[Recorded information]:

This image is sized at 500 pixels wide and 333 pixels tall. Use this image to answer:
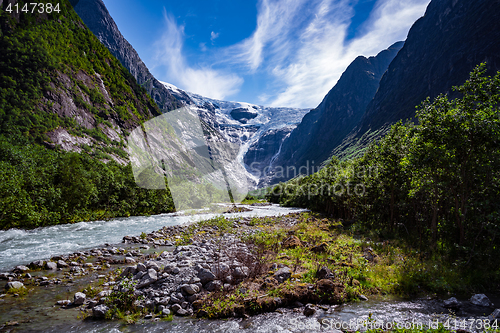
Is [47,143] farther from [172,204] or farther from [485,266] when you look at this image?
[485,266]

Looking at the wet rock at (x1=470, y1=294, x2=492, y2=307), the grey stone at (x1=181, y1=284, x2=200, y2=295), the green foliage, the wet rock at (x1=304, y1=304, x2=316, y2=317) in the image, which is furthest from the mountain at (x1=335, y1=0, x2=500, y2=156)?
the grey stone at (x1=181, y1=284, x2=200, y2=295)

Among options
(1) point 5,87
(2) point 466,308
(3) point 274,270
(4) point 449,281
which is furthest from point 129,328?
(1) point 5,87

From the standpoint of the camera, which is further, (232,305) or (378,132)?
(378,132)

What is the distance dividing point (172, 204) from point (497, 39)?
20274 centimetres

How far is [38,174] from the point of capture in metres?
26.9

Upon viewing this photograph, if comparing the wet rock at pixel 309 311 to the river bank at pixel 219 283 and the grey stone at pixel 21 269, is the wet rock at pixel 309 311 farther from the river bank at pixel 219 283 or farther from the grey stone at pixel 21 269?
the grey stone at pixel 21 269

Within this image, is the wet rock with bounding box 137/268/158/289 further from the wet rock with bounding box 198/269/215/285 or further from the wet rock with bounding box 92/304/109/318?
the wet rock with bounding box 198/269/215/285

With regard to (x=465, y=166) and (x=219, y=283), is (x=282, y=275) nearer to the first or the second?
(x=219, y=283)

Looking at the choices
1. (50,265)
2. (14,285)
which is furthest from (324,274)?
(50,265)

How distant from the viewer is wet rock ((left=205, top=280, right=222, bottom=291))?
9.21m

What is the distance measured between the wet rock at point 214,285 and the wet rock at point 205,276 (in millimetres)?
172

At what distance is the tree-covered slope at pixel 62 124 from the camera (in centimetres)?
2597

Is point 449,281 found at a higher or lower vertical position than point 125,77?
lower

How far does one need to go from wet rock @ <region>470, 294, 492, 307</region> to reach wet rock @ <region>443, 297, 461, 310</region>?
515mm
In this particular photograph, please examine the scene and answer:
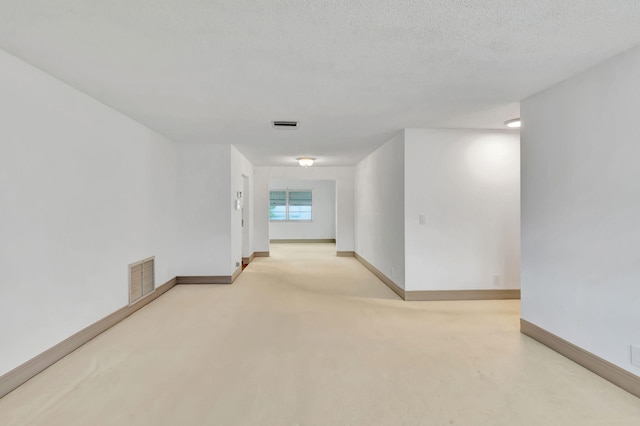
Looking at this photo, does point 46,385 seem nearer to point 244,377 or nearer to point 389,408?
point 244,377

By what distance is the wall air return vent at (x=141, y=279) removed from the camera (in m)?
3.78

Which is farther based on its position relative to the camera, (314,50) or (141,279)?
(141,279)

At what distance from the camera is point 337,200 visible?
8.33 meters

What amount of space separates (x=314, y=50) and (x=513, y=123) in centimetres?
301

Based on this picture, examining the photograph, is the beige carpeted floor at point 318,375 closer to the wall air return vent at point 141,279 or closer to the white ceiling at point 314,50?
the wall air return vent at point 141,279

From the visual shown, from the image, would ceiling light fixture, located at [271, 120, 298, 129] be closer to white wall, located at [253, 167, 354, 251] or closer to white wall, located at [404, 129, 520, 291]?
white wall, located at [404, 129, 520, 291]

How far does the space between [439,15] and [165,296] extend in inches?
180

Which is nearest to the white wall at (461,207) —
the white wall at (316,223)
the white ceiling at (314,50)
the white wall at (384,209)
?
the white wall at (384,209)

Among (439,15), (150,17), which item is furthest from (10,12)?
(439,15)

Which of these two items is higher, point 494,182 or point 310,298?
point 494,182

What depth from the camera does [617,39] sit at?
2.00m

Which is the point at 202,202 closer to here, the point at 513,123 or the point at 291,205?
the point at 513,123

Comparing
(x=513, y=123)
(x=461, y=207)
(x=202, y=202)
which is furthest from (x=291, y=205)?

[What the task requires]: Please reproduce the rows word for word, starting with the line that contains "In this particular" and going on through the end of the rows, and omit the pictures from your copy.

[Answer to this task]:
In this particular photograph, please examine the scene and answer:
Looking at this photo, does point 46,385 seem nearer to point 244,377 or nearer to point 389,408?
point 244,377

By what distance is the wall air return vent at (x=141, y=279) removed from the camera (in m)?
3.78

Which is farther based on its position relative to the camera, (314,50) or (141,279)?
(141,279)

At what distance from the camera is point 337,200 visible?
8.33 meters

What amount of space separates (x=314, y=50) and (x=513, y=123) in centimetres?
301

Based on this picture, examining the photograph, is the beige carpeted floor at point 318,375 closer to the wall air return vent at point 141,279 or closer to the white ceiling at point 314,50?
the wall air return vent at point 141,279

From the visual shown, from the image, would ceiling light fixture, located at [271, 120, 298, 129] be closer to white wall, located at [253, 167, 354, 251] or closer to white wall, located at [404, 129, 520, 291]?
white wall, located at [404, 129, 520, 291]

How far does the space between [439,15] and [165,296] extend in inches?
180

Which is nearest to the white wall at (461,207) —
the white wall at (316,223)
the white ceiling at (314,50)
the white wall at (384,209)
?
the white wall at (384,209)

Among (439,15), (150,17), which item is furthest from (10,12)?
(439,15)

Which of these two items is higher, point 494,182 or point 310,298?
point 494,182

What depth from the camera does [617,39] sit at?
2.00m

Which is the point at 202,202 closer to here, the point at 513,123 or the point at 291,205?
the point at 513,123

Comparing
(x=513, y=123)
(x=461, y=207)
(x=202, y=202)
which is furthest from (x=291, y=205)?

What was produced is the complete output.